Part 2: My sister ripped my shirt open on a luxury beach in front of Navy officers and laughed at the scars covering my back. K007

He flinched.

Vanessa began to cry, not loudly, not dramatically. Just helplessly.

“I didn’t know,” she said. “Rebecca, I swear I didn’t know.”

I believed her.

That was the worst part.

She had been cruel all by herself.

Above the resort, a helicopter thundered into view.

Everyone looked up.

It came low over the coastline, black against the late afternoon sun. No markings. No visible ID.

Hale cursed under his breath.

The shooter smiled.

“Too late,” he said.

The helicopter did not fire. It did not land.

It hovered just long enough for something small to drop from its side.

A waterproof case hit the shallow water beyond the tide line.

Then the helicopter banked and vanished toward the cliffs.

For a moment, nobody moved.

Then every officer moved at once.

“Secure the case!” Hale barked.

But I was already running.

My boots splashed into the surf. Cold water rushed around my ankles, then my knees. I grabbed the case before the retreating wave could pull it away.

It was black, sealed, military grade.

On top, taped beneath clear plastic, was another photograph.

Not old.

New.

A man sat in a metal chair under harsh white light. His face was thinner, older, lined by years of suffering. His hair was longer than I remembered. A scar crossed one eyebrow.

But I knew him.

Alive.

My hands stopped working.

The case nearly fell.

On the photograph, he held a newspaper dated three days earlier.

Behind him, someone had spray-painted two words onto the wall.

COME HOME.

Hale reached me in the surf. “Rebecca, give me the case.”

The waves broke around us.

His expression shifted.

Not anger.

Fear.

“Commander, that case could contain evidence vital to national security.”

“Then I guess national security can wait its turn.”

I carried it back to the sand.

The officers formed around me, but nobody touched me. Perhaps they were afraid. Perhaps they were ashamed. Perhaps they had finally understood that I was no longer a piece on anyone’s board.

I set the case on the nearest table.

There was no lock.

Only a fingerprint scanner.

My stomach tightened.

I pressed my thumb to it.

A green light blinked.

The case opened.

Inside lay a small encrypted drive, a folded map, and a single burner phone.

The phone rang.

Everyone froze.

I picked it up.

For three seconds, there was only static.

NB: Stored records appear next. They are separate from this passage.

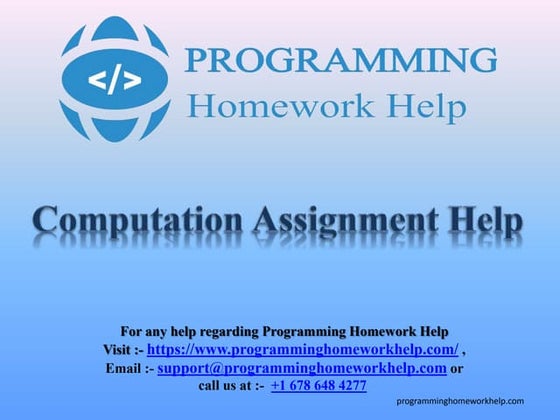 </>

PROGRAMMING
Homework Help

Computation Assignment Help

For any help regarding Programming Homework Help
Visit :- https://www.programminghomeworkhelp.com/ ,
Email :- support@programminghomeworkhelp.com or
call us at :- +1 678 648 4277

programminghomeworkhelp.com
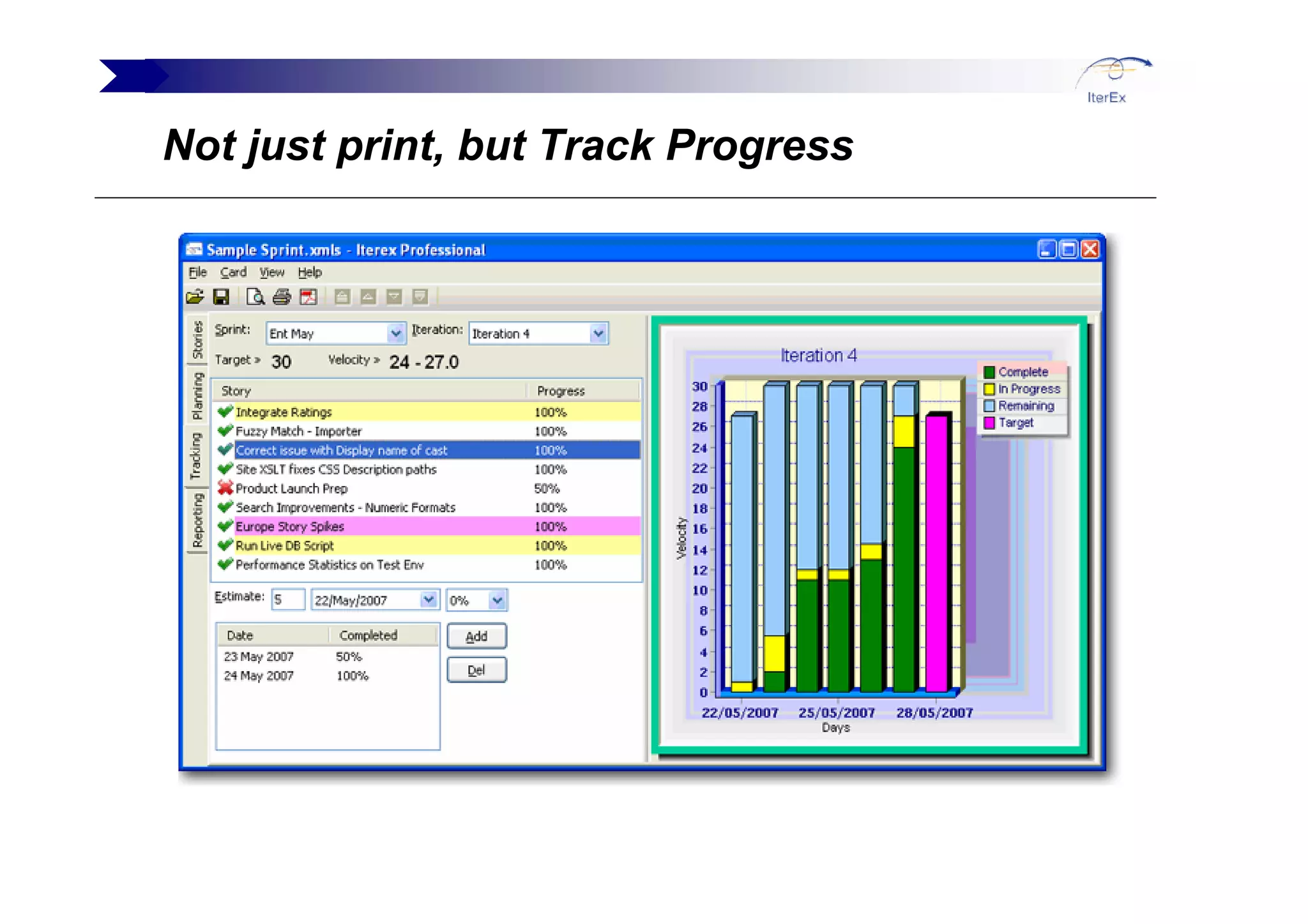 IterEx

Not just print, but Track Progress

Sample Sprint.xmls - Iterex Professional

File Card View Help

Stories Planning Tracking Reporting

Sprint: Ent May Iteration: Iteration 4

Target » 30 Velocity » 24 - 27.0

| Story | Progress |
|---|---|
| Integrate Ratings | 100% |
| Fuzzy Match - Importer | 100% |
| Correct issue with Display name of cast | 100% |
| Site XSLT fixes CSS Description paths | 100% |
| Product Launch Prep | 50% |
| Search Improvements - Numeric Formats | 100% |
| Europe Story Spikes | 100% |
| Run Live DB Script | 100% |
| Performance Statistics on Test Env | 100% |

Estimate: 5 22/May/2007 0%

| Date | Completed |
|---|---|
| 23 May 2007 | 50% |
| 24 May 2007 | 100% |

Add
Del

Iteration 4

Complete
In Progress
Remaining
Target

Velocity
30 28 26 24 22 20 18 16 14 12 10 8 6 4 2 0

22/05/2007 25/05/2007 28/05/2007
Days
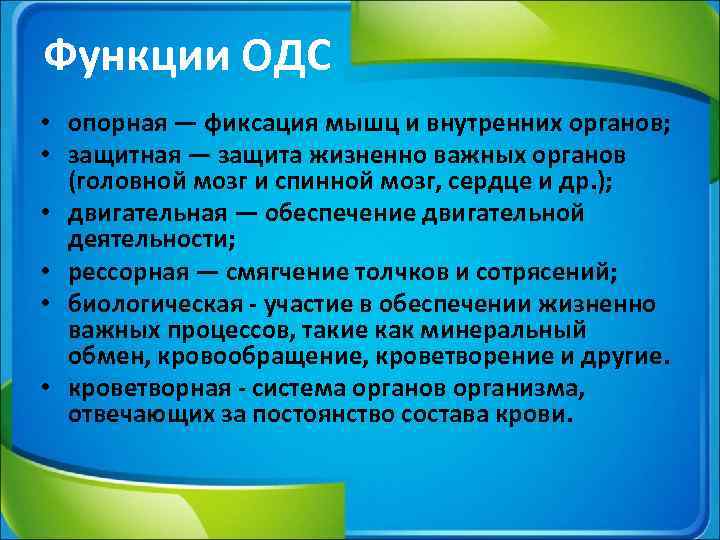 Функции ОДС

• опорная — фиксация мышц и внутренних органов;
• защитная — защита жизненно важных органов (головной мозг и спинной мозг, сердце и др.);
• двигательная — обеспечение двигательной деятельности;
• рессорная — смягчение толчков и сотрясений;
• биологическая - участие в обеспечении жизненно важных процессов, такие как минеральный обмен, кровообращение, кроветворение и другие.
• кроветворная - система органов организма, отвечающих за постоянство состава крови.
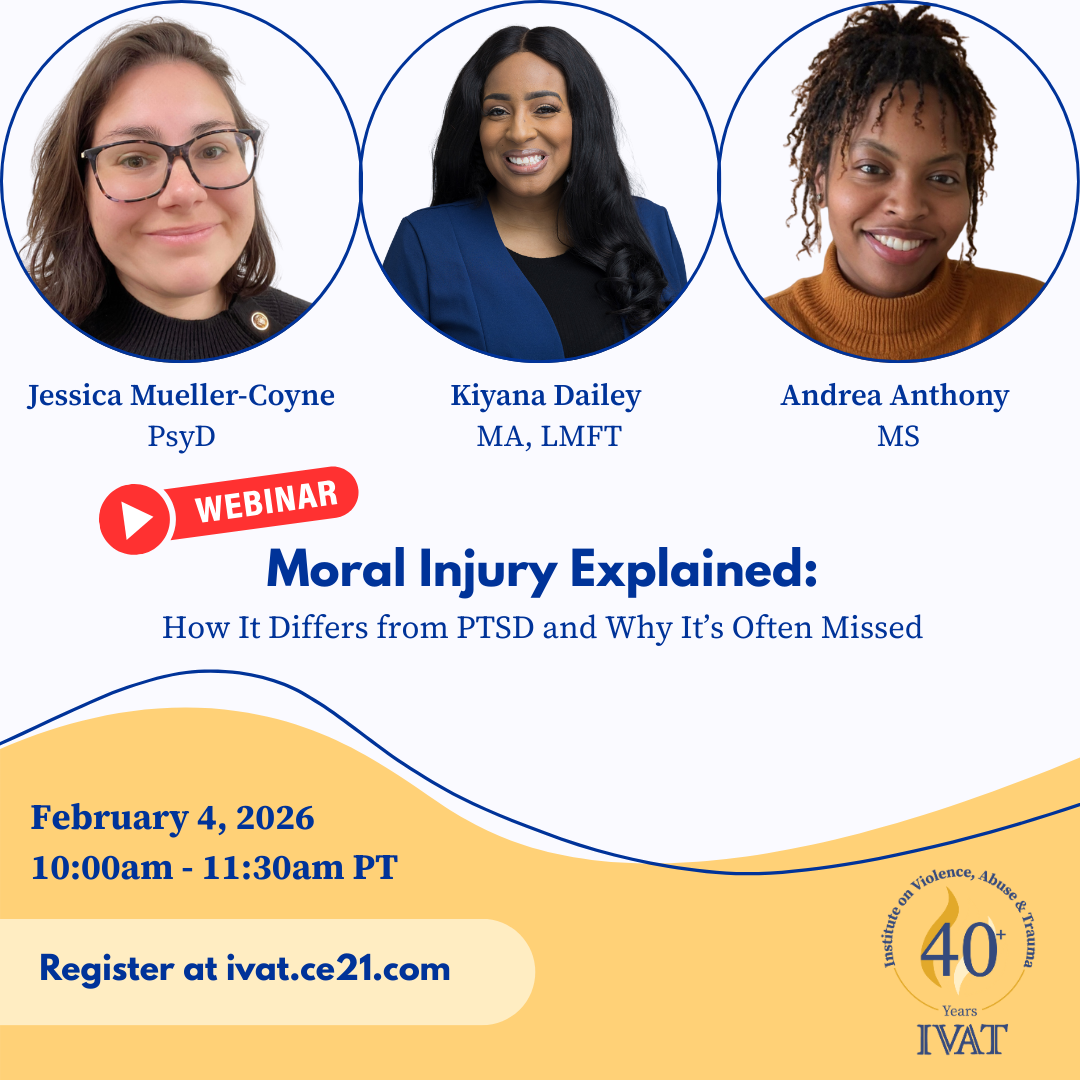 Jessica Mueller-Coyne
PsyD

Kiyana Dailey
MA, LMFT

Andrea Anthony
MS

WEBINAR

Moral Injury Explained:
How It Differs from PTSD and Why It's Often Missed

February 4, 2026
10:00am - 11:30am PT

Register at ivat.ce21.com

Institute on Violence, Abuse & Trauma
40+
Years
IVAT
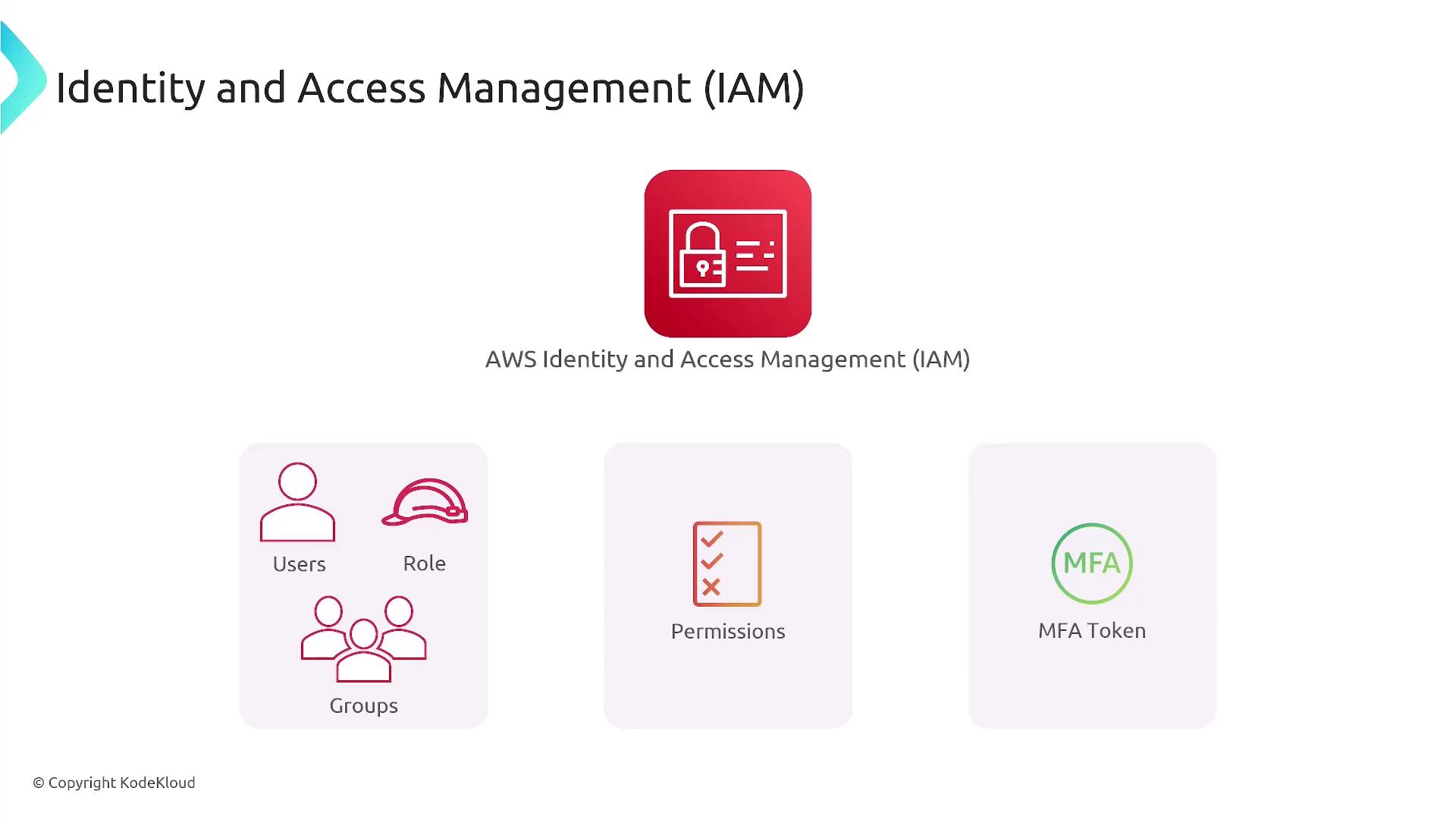 Identity and Access Management (IAM)

AWS Identity and Access Management (IAM)

Users

Role

Groups

Permissions

MFA

MFA Token

© Copyright KodeKloud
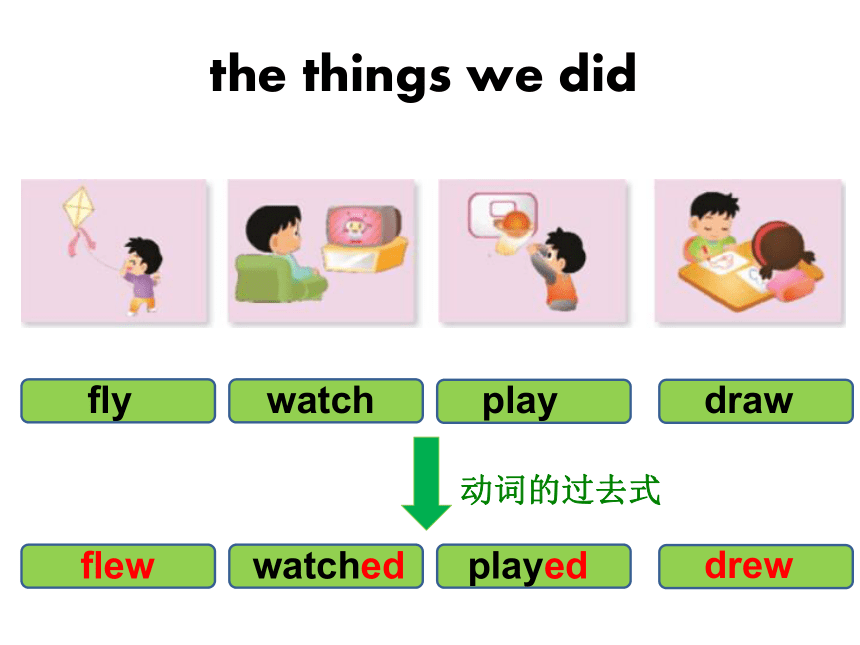 the things we did

fly watch play draw

动词的过去式

flew watched played drew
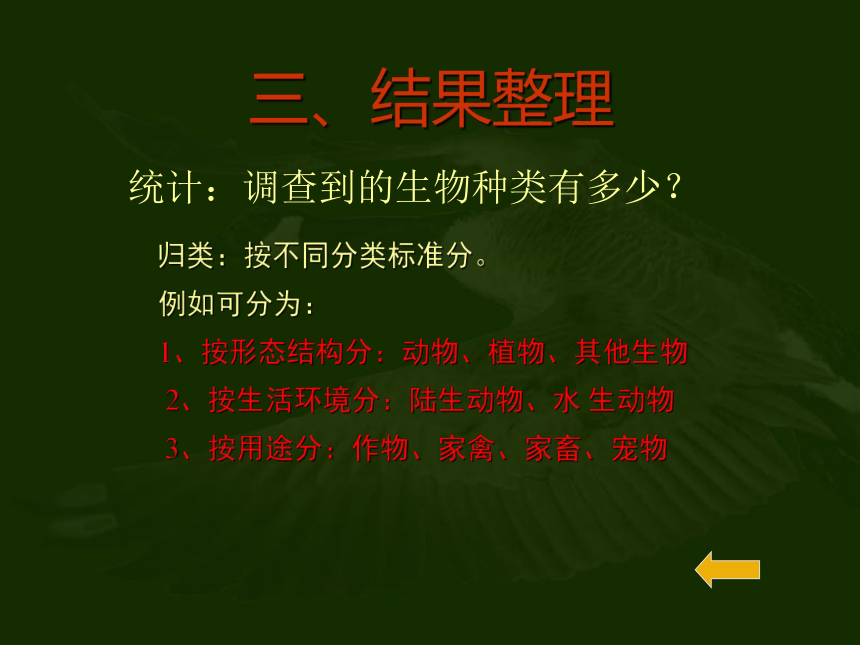 三、结果整理

统计：调查到的生物种类有多少？

归类：按不同分类标准分。

例如可分为：

1、按形态结构分：动物、植物、其他生物

2、按生活环境分：陆生动物、水 生动物

3、按用途分：作物、家禽、家畜、宠物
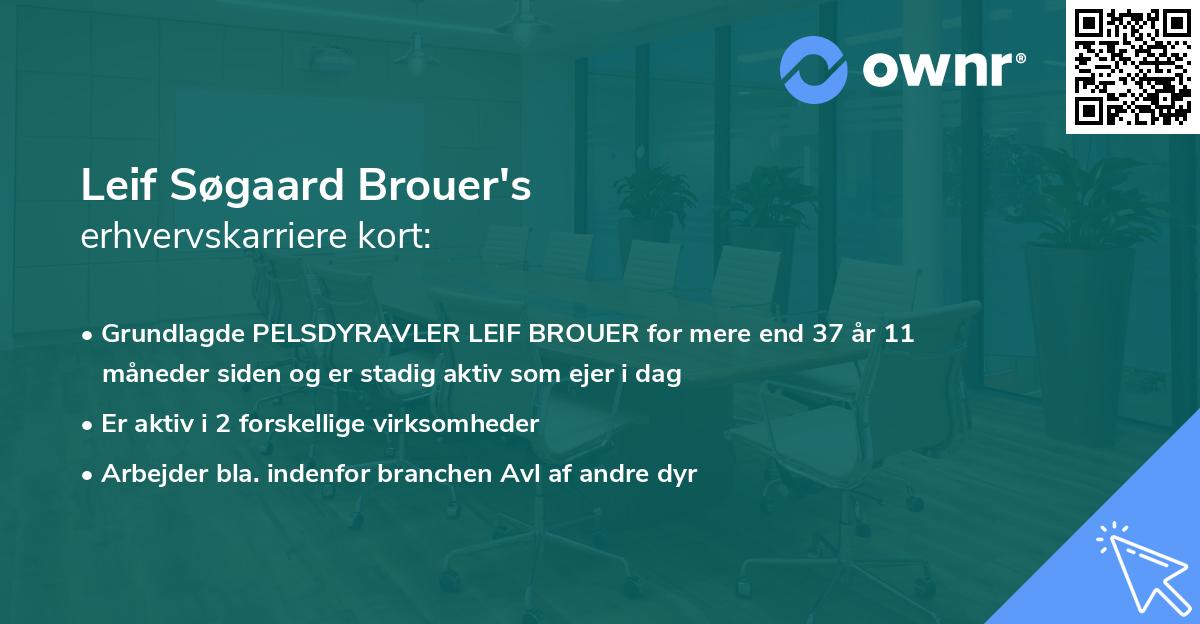 ownr®

Leif Søgaard Brouer's
erhvervskarriere kort:

• Grundlagde PELSDYRAVLER LEIF BROUER for mere end 37 år 11 måneder siden og er stadig aktiv som ejer i dag
• Er aktiv i 2 forskellige virksomheder
• Arbejder bla. indenfor branchen Avl af andre dyr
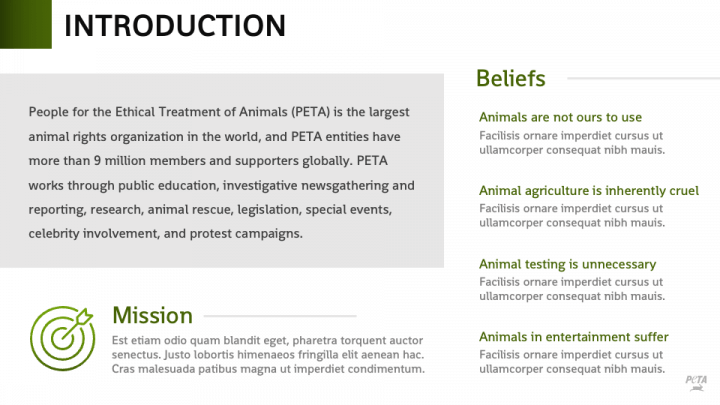 INTRODUCTION

People for the Ethical Treatment of Animals (PETA) is the largest animal rights organization in the world, and PETA entities have more than 9 million members and supporters globally. PETA works through public education, investigative newsgathering and reporting, research, animal rescue, legislation, special events, celebrity involvement, and protest campaigns.

Mission

Est etiam odio quam blandit eget, pharetra torquent auctor senectus. Justo lobortis himenaeos fringilla elit aenean hac. Cras malesuada patibus magna ut imperdiet condimentum.

Beliefs

Animals are not ours to use
Facilisis ornare imperdiet cursus ut ullamcorper consequat nibh mauis.

Animal agriculture is inherently cruel
Facilisis ornare imperdiet cursus ut ullamcorper consequat nibh mauis.

Animal testing is unnecessary
Facilisis ornare imperdiet cursus ut ullamcorper consequat nibh mauis.

Animals in entertainment suffer
Facilisis ornare imperdiet cursus ut ullamcorper consequat nibh mauis.

PETA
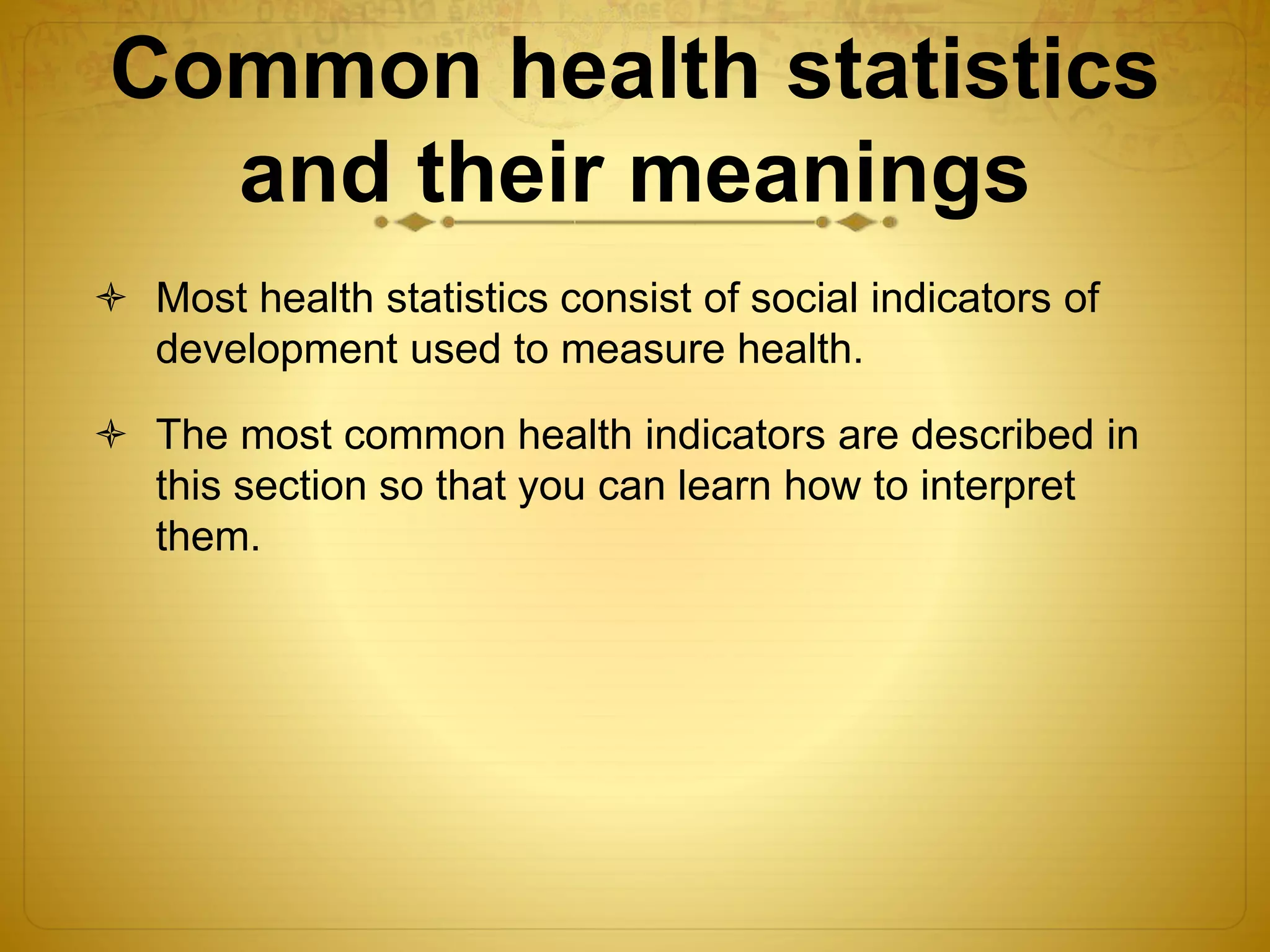 Common health statistics and their meanings

Most health statistics consist of social indicators of development used to measure health.

The most common health indicators are described in this section so that you can learn how to interpret them.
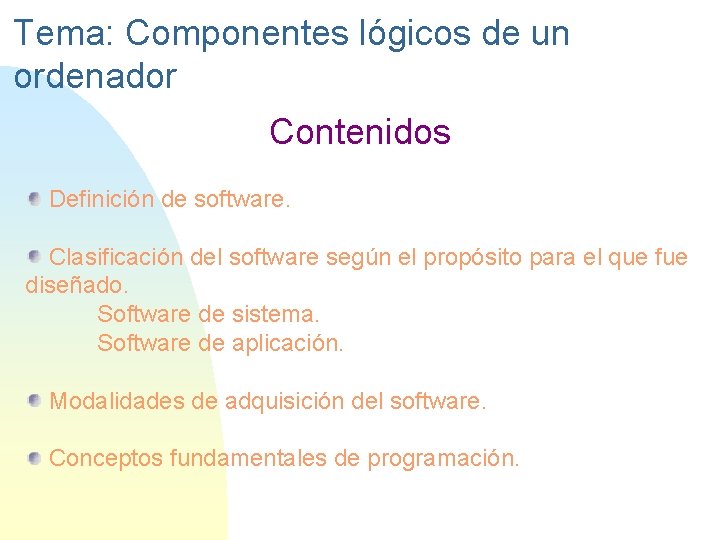 Tema: Componentes lógicos de un ordenador

Contenidos

Definición de software.

Clasificación del software según el propósito para el que fue diseñado.
Software de sistema.
Software de aplicación.

Modalidades de adquisición del software.

Conceptos fundamentales de programación.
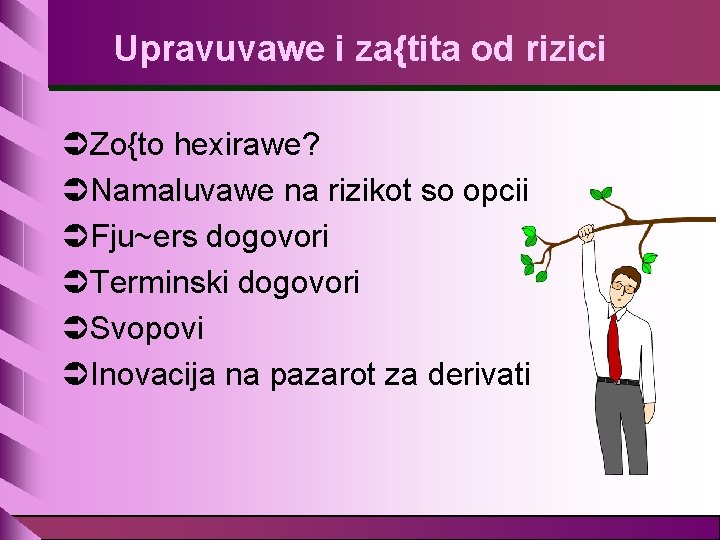 Upravuvawe i za{tita od rizici

➲Zo{to hexirawe?
➲Namaluvawe na rizikot so opcii
➲Fju~ers dogovori
➲Terminski dogovori
➲Svopovi
➲Inovacija na pazarot za derivati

Then a voice came through.

Weak.

Rough.

Impossible.

“Becca?”

The world disappeared.

My name in that voice tore through five years of grief.

I gripped the phone so hard my knuckles hurt.

A breath. A broken laugh.

“I told you I’d be late to the extraction.”

My knees almost gave out.

Hale whispered, “Trace it.”

An agent began working fast behind me.

I turned away from them, shielding the phone with my body as if that could protect the voice inside it.

“Where are you?” I asked.

Static crackled.

“No time,” Eli said. “Don’t trust Hale.”

My eyes lifted slowly.

Across the beach, Admiral Hale stood very still.

Eli continued, each word strained. “Nightfall wasn’t a failed mission. It was a transfer. You were the package.”

My throat closed.

“What does that mean?”

Another burst of static.

Then Eli said the sentence that changed my life for the third time that day.

“Your blood unlocks Lang’s archive.”

The phone clicked.

Dead.

Behind me, the encrypted drive began flashing red.

On its tiny screen, a countdown appeared.

Ten minutes.

Nine minutes, fifty-nine seconds.

Hale’s face drained of color.

Vanessa whispered, “What happens when it reaches zero?”

The burner phone buzzed once more with a text message.

I read it aloud.

“Choose who learns the truth.”

Then, far across the water, every phone on the beach began ringing at the same time.